Like most channel executives, Mike Ross, area vice president of North American Channels at RSA Security, saw buying and selling patterns changing conditions in his intended path and redrew a channel plan to take advantage of the new conditions.

Ross, who joined the company 13 months ago, recognized VARs no longer sold their services as a one-off deal, as they had when product reselling ruled and services meant implementation.

Ross recognized VARs were selling products and services in monthly installments, mostly as MSPs (managed service providers), and pioneered a pricing scheme for MSPs that matches the way they sell.
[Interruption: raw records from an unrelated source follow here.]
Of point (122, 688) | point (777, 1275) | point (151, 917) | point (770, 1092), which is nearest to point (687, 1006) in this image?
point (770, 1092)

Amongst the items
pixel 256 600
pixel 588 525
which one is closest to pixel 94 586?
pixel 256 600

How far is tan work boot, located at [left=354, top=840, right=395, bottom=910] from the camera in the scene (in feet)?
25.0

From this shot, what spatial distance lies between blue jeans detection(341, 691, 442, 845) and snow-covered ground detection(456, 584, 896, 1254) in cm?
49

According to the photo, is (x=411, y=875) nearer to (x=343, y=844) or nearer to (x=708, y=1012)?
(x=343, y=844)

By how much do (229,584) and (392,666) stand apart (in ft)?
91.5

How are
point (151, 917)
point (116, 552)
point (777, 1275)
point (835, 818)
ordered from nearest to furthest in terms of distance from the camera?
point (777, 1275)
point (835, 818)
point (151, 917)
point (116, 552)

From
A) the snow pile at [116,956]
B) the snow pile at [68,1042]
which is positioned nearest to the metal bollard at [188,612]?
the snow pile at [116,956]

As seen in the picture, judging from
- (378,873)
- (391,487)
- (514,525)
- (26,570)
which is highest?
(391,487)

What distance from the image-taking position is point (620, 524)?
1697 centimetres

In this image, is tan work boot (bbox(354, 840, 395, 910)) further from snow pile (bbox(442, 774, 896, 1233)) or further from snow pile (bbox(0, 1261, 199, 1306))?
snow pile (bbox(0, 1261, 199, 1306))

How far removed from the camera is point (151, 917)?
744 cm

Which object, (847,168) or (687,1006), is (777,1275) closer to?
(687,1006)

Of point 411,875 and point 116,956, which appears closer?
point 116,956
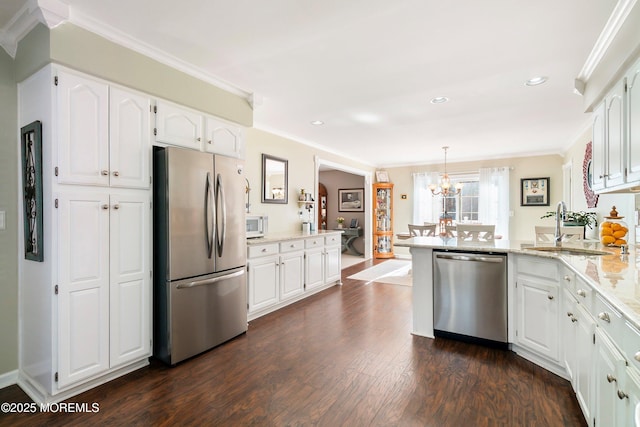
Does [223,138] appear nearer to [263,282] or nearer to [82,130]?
[82,130]

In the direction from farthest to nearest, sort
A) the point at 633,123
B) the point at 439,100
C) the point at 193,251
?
the point at 439,100, the point at 193,251, the point at 633,123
The course correction and a new commitment to make the company 100 percent channel helped bring Ross and RSA to their intended destination—new resellers on the roster and new customer engagements.

“This pricing structure allows the end-user customer to recognize this cost is an expense [as opposed to] a capital expenditure,” he said, “therefore getting RSA into markets that wouldn’t be available to us.”

Since Ross came aboard, the Bedford, Mass., company has added 400 new partners (including 28 MSPs) and 800 new customers, and increased new-license sales more than 30 percent.

“The bottom-line goal is to grow our customers,” Ross said. “We are focusing around new technologies and new licenses over upgrades and renewals at current customers we’re already in, and that means a focus on the channel, which is bringing us into new deals.”

RSA made a point in 2006 of expanding its reach to new geographic areas and skill areas, such as networking and VOIP (voice over IP). It all started by getting senior management to commit to the channel, he said. A synergy was born as company officials signed on to the concept that RSA’s future depended on the company being more channel-centric.

The results, among other things, were a major monetary investment in its channel budget, increased rebates and incentives for partners in the company’s SecurWorld Partner Program, and the addition of several channel managers throughout the United States and Canada to handle accounts. The company instituted a 5 percent instant rebate upfront to solutions partners.

RSA also reaped the harvest of better-trained partners after it transferred its online sales curriculum onto the RSA SecurWorld Partner Portal, which improved access to and the utilization of training tools.

Another major success of the channel program is the changes launched earlier this year to the Deal Registration initiative that allowed channel partners to register certain potential opportunities as soon as they were identified, thereby increasing the likelihood of being rewarded for closing the deal.